Convert the entries below, from the line with "In which order from farthest to closest do" up to and including the line with "Result: 1432", into a Markdown table with the columns Row and Line text. Number each line in order and leave out blank lines.

────────────────────

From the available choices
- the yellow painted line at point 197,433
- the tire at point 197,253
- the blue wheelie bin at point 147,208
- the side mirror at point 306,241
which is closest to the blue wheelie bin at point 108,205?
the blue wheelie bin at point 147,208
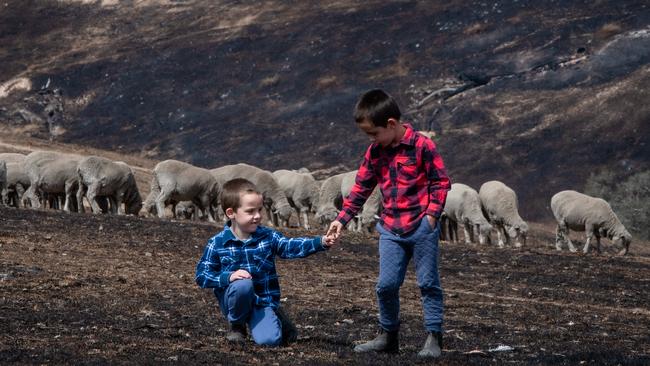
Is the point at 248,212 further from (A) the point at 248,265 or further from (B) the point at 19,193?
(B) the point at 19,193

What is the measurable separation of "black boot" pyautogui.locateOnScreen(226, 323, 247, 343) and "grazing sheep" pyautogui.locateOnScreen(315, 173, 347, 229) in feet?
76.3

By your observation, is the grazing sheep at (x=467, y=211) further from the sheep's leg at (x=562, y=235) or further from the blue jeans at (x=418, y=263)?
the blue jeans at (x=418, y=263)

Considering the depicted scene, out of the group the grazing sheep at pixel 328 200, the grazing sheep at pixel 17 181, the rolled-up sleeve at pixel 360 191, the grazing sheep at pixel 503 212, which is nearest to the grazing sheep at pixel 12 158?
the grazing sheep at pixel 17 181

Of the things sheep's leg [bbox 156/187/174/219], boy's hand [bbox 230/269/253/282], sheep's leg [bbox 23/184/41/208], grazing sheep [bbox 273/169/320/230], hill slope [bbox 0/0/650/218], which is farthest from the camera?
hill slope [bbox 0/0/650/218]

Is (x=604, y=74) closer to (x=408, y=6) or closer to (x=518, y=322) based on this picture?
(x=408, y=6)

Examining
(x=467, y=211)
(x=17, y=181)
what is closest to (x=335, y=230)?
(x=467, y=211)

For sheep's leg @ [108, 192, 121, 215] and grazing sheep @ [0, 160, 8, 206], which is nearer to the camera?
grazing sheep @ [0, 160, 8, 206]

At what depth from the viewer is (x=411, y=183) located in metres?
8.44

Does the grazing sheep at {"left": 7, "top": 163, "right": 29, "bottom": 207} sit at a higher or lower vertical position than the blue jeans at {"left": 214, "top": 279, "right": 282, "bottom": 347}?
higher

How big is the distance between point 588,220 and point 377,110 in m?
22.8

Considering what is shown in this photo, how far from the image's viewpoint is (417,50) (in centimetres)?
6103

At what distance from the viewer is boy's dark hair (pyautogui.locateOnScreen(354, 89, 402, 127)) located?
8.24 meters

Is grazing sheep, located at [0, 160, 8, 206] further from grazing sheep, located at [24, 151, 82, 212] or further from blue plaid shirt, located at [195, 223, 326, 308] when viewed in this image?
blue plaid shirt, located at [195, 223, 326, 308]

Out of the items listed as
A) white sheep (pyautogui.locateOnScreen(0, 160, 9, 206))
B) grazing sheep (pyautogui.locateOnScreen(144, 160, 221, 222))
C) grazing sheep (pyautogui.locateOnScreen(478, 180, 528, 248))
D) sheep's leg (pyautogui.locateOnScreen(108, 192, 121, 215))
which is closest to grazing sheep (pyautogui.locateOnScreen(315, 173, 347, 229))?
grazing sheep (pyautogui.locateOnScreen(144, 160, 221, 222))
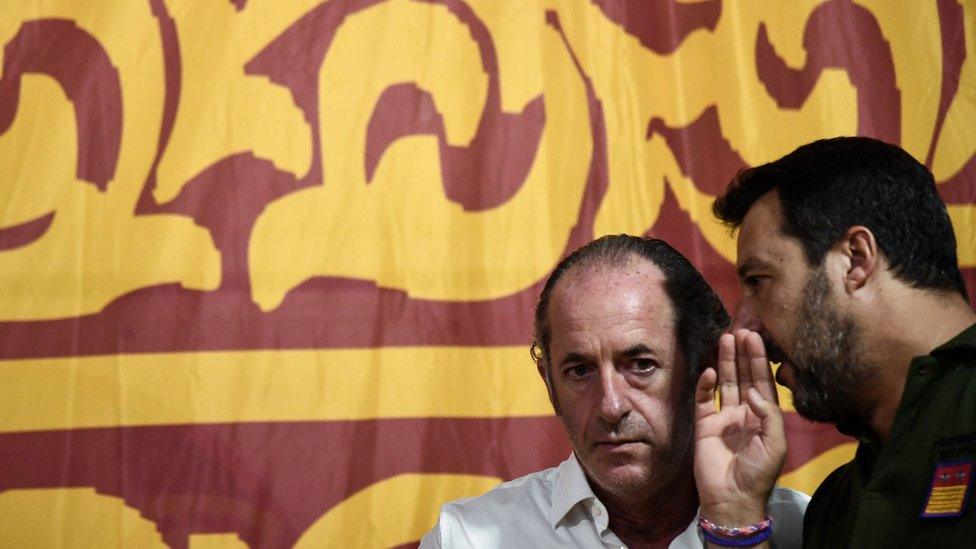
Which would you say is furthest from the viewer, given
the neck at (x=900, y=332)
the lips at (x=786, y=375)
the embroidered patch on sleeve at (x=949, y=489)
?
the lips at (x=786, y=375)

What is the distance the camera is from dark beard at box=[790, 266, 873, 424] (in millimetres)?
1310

────────────────────

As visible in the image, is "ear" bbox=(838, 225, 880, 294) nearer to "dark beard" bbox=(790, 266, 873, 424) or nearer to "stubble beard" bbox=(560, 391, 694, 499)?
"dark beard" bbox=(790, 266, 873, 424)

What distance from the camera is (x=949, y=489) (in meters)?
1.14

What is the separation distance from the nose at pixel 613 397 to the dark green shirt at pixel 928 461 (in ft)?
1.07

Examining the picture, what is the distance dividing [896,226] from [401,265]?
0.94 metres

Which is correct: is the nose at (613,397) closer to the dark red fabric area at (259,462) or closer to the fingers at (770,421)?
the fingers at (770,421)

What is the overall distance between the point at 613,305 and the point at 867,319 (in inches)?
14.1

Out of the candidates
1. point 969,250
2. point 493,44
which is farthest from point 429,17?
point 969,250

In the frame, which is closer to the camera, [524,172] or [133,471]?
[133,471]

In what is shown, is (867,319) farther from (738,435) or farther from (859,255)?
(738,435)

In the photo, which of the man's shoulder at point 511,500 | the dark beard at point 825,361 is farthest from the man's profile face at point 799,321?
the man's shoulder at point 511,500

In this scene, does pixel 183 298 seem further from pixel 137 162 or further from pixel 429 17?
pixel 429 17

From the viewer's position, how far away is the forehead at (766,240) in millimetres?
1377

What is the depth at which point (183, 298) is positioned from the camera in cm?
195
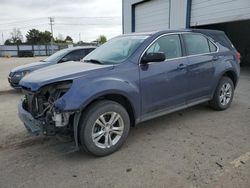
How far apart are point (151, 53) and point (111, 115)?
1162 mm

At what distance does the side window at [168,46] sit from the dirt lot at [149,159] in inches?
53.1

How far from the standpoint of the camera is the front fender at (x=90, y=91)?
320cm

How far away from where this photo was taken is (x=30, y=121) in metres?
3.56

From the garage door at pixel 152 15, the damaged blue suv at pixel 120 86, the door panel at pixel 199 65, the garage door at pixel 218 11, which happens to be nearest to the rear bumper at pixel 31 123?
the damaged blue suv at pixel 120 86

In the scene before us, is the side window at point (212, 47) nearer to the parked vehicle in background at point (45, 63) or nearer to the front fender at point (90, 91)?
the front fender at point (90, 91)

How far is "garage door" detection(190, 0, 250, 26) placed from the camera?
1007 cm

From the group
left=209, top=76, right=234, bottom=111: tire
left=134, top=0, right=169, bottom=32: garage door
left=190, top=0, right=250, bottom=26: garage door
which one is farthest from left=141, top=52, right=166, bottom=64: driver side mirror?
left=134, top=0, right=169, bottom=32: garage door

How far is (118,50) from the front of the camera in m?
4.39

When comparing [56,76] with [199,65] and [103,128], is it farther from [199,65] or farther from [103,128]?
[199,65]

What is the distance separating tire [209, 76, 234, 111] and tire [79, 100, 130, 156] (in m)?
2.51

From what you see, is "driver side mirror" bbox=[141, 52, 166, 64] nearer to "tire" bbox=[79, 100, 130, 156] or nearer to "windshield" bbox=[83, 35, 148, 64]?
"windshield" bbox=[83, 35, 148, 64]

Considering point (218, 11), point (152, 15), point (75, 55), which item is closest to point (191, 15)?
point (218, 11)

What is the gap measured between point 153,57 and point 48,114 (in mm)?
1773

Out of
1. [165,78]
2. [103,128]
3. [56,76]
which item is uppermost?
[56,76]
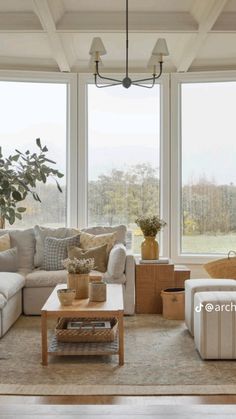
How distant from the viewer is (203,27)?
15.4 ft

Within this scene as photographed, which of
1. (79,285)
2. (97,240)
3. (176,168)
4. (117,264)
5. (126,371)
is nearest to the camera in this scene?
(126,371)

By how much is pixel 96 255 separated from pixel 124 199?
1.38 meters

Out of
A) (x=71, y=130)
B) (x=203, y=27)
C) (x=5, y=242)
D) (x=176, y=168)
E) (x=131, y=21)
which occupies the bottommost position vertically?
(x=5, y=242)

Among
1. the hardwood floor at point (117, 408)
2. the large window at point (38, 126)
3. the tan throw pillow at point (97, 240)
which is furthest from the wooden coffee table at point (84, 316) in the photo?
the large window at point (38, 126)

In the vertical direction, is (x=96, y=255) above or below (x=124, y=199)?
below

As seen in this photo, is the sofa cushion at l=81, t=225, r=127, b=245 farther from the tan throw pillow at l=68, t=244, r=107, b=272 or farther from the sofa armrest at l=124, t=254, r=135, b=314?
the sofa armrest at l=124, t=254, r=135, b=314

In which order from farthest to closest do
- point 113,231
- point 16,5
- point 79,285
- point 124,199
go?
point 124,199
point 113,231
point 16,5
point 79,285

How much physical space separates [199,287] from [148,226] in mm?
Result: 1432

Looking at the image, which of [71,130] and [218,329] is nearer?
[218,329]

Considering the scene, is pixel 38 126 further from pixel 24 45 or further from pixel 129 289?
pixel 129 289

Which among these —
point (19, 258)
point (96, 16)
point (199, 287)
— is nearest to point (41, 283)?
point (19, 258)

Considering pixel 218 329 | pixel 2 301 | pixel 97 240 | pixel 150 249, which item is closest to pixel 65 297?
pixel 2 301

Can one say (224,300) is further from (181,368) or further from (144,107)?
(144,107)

────────────────────

#### WORKED ANSWER:
| Row | Line text |
|---|---|
| 1 | In which order from farthest to closest do |
| 2 | - point 113,231 |
| 3 | - point 16,5 |
| 4 | - point 79,285 |
| 5 | - point 124,199 |
| 6 | go? |
| 7 | point 124,199 |
| 8 | point 113,231 |
| 9 | point 16,5 |
| 10 | point 79,285 |
| 11 | How much physical space separates [199,287] from [148,226] in mm? |
| 12 | Result: 1432 |